Problem details ▸ Provide nothing except how many lines of the data contain the word "foto".

===== Given records =====

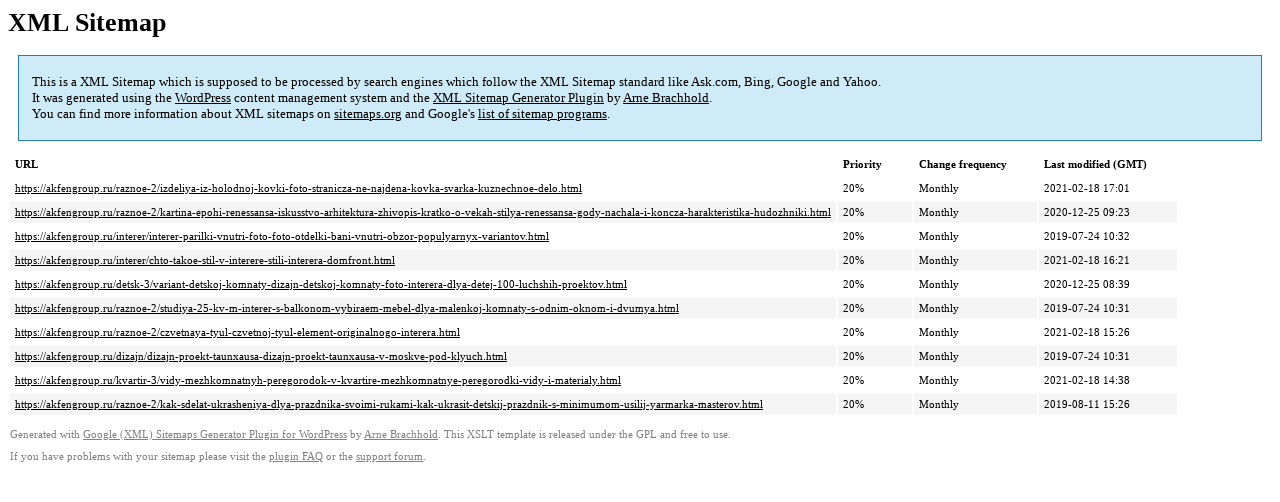

--- FILE ---
content_type: text/xml
request_url: https://akfengroup.ru/sitemap-pt-post-p4-2020-01.xml
body_size: 833
content:
<?xml version='1.0' encoding='UTF-8'?><?xml-stylesheet type='text/xsl' href='https://akfengroup.ru/wp-content/mu-plugins/google-sitemap-generator/sitemap.xsl'?><!-- sitemap-generator-url='http://www.arnebrachhold.de' sitemap-generator-version='4.1.7' -->
<!-- generated-on='05.01.2026 20:55' -->
<urlset xmlns:xsi='http://www.w3.org/2001/XMLSchema-instance' xsi:schemaLocation='http://www.sitemaps.org/schemas/sitemap/0.9 http://www.sitemaps.org/schemas/sitemap/0.9/sitemap.xsd' xmlns='http://www.sitemaps.org/schemas/sitemap/0.9'>	<url>
		<loc>https://akfengroup.ru/raznoe-2/izdeliya-iz-holodnoj-kovki-foto-stranicza-ne-najdena-kovka-svarka-kuznechnoe-delo.html</loc>
		<lastmod>2021-02-18T17:01:46+00:00</lastmod>
		<changefreq>monthly</changefreq>
		<priority>0.2</priority>
	</url>
	<url>
		<loc>https://akfengroup.ru/raznoe-2/kartina-epohi-renessansa-iskusstvo-arhitektura-zhivopis-kratko-o-vekah-stilya-renessansa-gody-nachala-i-koncza-harakteristika-hudozhniki.html</loc>
		<lastmod>2020-12-25T09:23:02+00:00</lastmod>
		<changefreq>monthly</changefreq>
		<priority>0.2</priority>
	</url>
	<url>
		<loc>https://akfengroup.ru/interer/interer-parilki-vnutri-foto-foto-otdelki-bani-vnutri-obzor-populyarnyx-variantov.html</loc>
		<lastmod>2019-07-24T10:32:51+00:00</lastmod>
		<changefreq>monthly</changefreq>
		<priority>0.2</priority>
	</url>
	<url>
		<loc>https://akfengroup.ru/interer/chto-takoe-stil-v-interere-stili-interera-domfront.html</loc>
		<lastmod>2021-02-18T16:21:10+00:00</lastmod>
		<changefreq>monthly</changefreq>
		<priority>0.2</priority>
	</url>
	<url>
		<loc>https://akfengroup.ru/detsk-3/variant-detskoj-komnaty-dizajn-detskoj-komnaty-foto-interera-dlya-detej-100-luchshih-proektov.html</loc>
		<lastmod>2020-12-25T08:39:11+00:00</lastmod>
		<changefreq>monthly</changefreq>
		<priority>0.2</priority>
	</url>
	<url>
		<loc>https://akfengroup.ru/raznoe-2/studiya-25-kv-m-interer-s-balkonom-vybiraem-mebel-dlya-malenkoj-komnaty-s-odnim-oknom-i-dvumya.html</loc>
		<lastmod>2019-07-24T10:31:41+00:00</lastmod>
		<changefreq>monthly</changefreq>
		<priority>0.2</priority>
	</url>
	<url>
		<loc>https://akfengroup.ru/raznoe-2/czvetnaya-tyul-czvetnoj-tyul-element-originalnogo-interera.html</loc>
		<lastmod>2021-02-18T15:26:20+00:00</lastmod>
		<changefreq>monthly</changefreq>
		<priority>0.2</priority>
	</url>
	<url>
		<loc>https://akfengroup.ru/dizajn/dizajn-proekt-taunxausa-dizajn-proekt-taunxausa-v-moskve-pod-klyuch.html</loc>
		<lastmod>2019-07-24T10:31:15+00:00</lastmod>
		<changefreq>monthly</changefreq>
		<priority>0.2</priority>
	</url>
	<url>
		<loc>https://akfengroup.ru/kvartir-3/vidy-mezhkomnatnyh-peregorodok-v-kvartire-mezhkomnatnye-peregorodki-vidy-i-materialy.html</loc>
		<lastmod>2021-02-18T14:38:44+00:00</lastmod>
		<changefreq>monthly</changefreq>
		<priority>0.2</priority>
	</url>
	<url>
		<loc>https://akfengroup.ru/raznoe-2/kak-sdelat-ukrasheniya-dlya-prazdnika-svoimi-rukami-kak-ukrasit-detskij-prazdnik-s-minimumom-usilij-yarmarka-masterov.html</loc>
		<lastmod>2019-08-11T15:26:54+00:00</lastmod>
		<changefreq>monthly</changefreq>
		<priority>0.2</priority>
	</url>
</urlset><!-- Request ID: 8f4aca44af144a1371984becf175d07e; Queries for sitemap: 60; Total queries: 92; Seconds: $end_time; Memory for sitemap: 0MB; Total memory: 2MB -->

=====

Written response ▸ 3